→ Goals
**A.** In the text excerpt, what is a bundle on a stick called?
**B.** Reproduce the passage of the text excerpt starting at "But, third, what" and ending at "light, well-composted soil.".

Second, what is an "unsavory type" or "unsavory character"?--Without getting into the Spitzer scandal, the implications seem to include disagreeable, morally offensive, and suspected of criminal behavior. "Unsavory" can also mean tasteless or insipid.

But, third, what is "savory"?--I thought it was an herb, but it is actually two different Old World herbs called "summer savory" and "winter savory" whose leaves are used as seasoning. My 1976 Joy of Cooking explains:

The leaves of winter savory are used in stews, stuffings and meat loaves. Sauteria montana, a rather resinous perennial evergreen sub-shrub, grows to 18 inches and tolerates lean soil. Summer savory is a much more delicately flavored herb and has many more uses. It is classic in green beans and green bean salad; in horseradish sauce and lentil soup; and even in deviled eggs. It is also used with fat fish, roast pork, potatoes; tomatoes and French dressing. Sauteria hortensis, which grows to 18 inches, needs light, well-composted soil.

I'd never heard of herbs until Simon and Garfunkel sang "Scarborough Fair" in 1966...
Are you going to Scarborough Fair?
Parsley, sage, rosemary, and thyme
Remember me to one who lives there
She once was a true love of mine

To further complicate the issue, "savories" are a course served in English dinners before the fruit or after the sweet, "to cut the sugar taste before the port is served". Some of them are fishy. The whole situation is getting fishy, if you ask me! Some savories suggested in Joy of Cooking are oysters or chicken livers wrapped in bacon, sardine crepes, tomato tarts, curried seafood tarts, and toasted cheese rolls. I might be inclined to fake a nosebleed during this course, and return just in time for the port!

Fourth, what's the origin of the term "hobo"?--To me, the term conjures a boxcar hopper who uses a secret code to mark the houses of kind women who will offer food.

I grew up still close enough to the Great Depression to know at an early age that running away from home required tying my belongings in a bandana and hanging that bundle on a stick carried over my shoulder. That bundle on a stick is known as a bindle. This meant that if you couldn't tie, you couldn't run away from home. If you couldn't fit what you wanted to take along in a bandana, you couldn't run away from home. If your mom didn't let you play with sticks, you were probably never going to get a breakout opportunity, and you probably still live with your mom. Also, if you wanted to run away from home, you had to smear your cheeks with Crisco and slap on coffee grounds, which is a fairly significant deterrent to riding the rails.

→ Extracted material
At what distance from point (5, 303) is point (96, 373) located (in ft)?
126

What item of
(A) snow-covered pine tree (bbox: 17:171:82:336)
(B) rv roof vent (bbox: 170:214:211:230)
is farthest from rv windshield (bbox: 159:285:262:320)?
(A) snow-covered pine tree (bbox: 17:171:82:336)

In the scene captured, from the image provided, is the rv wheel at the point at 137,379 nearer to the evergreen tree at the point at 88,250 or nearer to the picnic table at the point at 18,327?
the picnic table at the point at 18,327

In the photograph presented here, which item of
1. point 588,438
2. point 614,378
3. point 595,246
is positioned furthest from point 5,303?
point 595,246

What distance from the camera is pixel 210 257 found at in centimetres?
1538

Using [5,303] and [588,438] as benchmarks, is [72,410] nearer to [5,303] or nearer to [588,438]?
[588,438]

--

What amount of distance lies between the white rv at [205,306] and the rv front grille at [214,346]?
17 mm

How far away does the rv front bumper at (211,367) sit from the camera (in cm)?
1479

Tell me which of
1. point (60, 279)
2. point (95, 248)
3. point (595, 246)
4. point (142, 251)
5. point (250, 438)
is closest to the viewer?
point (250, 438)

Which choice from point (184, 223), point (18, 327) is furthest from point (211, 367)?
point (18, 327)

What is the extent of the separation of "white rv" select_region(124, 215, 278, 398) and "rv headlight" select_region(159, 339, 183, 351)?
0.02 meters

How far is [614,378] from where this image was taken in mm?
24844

→ Solved tasks
**A.** A bindle.

**B.**
But, third, what is "savory"?--I thought it was an herb, but it is actually two different Old World herbs called "summer savory" and "winter savory" whose leaves are used as seasoning. My 1976 Joy of Cooking explains:

The leaves of winter savory are used in stews, stuffings and meat loaves. Sauteria montana, a rather resinous perennial evergreen sub-shrub, grows to 18 inches and tolerates lean soil. Summer savory is a much more delicately flavored herb and has many more uses. It is classic in green beans and green bean salad; in horseradish sauce and lentil soup; and even in deviled eggs. It is also used with fat fish, roast pork, potatoes; tomatoes and French dressing. Sauteria hortensis, which grows to 18 inches, needs light, well-composted soil.